** Written instruction **
Copy out every line in full, from the line containing "From the captured" through the last line below, and shift each coordinate and distance in the answers up by 53. Leave everything else in those lines unchanged.

** Input rows **
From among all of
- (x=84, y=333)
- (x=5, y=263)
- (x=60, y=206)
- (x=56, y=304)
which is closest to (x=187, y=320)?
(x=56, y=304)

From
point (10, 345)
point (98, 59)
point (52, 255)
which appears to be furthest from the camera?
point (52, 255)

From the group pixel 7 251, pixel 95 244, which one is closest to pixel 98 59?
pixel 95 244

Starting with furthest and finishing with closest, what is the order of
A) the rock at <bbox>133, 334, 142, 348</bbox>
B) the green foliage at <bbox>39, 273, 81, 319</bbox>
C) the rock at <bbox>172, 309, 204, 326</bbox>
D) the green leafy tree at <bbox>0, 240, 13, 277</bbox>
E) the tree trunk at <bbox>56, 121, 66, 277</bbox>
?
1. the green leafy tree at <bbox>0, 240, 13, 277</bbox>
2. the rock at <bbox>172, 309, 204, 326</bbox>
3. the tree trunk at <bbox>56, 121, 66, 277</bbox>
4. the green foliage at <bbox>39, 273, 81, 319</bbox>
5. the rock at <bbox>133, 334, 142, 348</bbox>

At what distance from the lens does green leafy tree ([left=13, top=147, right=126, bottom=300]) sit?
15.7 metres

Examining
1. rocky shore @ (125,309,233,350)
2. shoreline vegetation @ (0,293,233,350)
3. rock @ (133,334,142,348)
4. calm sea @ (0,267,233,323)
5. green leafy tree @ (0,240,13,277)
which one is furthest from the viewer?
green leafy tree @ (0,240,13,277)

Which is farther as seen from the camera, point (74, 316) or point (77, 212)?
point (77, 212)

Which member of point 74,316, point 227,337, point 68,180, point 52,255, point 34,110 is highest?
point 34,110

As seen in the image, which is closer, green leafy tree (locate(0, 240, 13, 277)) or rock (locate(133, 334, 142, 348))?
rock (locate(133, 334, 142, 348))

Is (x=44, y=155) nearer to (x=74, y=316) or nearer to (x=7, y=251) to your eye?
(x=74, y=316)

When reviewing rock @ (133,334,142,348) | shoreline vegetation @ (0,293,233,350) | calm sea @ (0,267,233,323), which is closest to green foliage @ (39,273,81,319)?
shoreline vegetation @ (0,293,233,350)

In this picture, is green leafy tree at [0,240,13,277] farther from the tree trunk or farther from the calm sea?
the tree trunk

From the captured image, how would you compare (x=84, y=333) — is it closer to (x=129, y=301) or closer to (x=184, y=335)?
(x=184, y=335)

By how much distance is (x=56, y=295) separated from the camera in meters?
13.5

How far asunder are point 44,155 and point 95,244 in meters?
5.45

** Written answer **
From the captured image, how would you compare (x=84, y=333) — is it closer to (x=129, y=301) or closer to (x=184, y=335)?
(x=237, y=388)

By how much distance is (x=56, y=295) separated from the camera in meters?
66.5

How far asunder are point 44,155 and point 95,244 in meters?
58.45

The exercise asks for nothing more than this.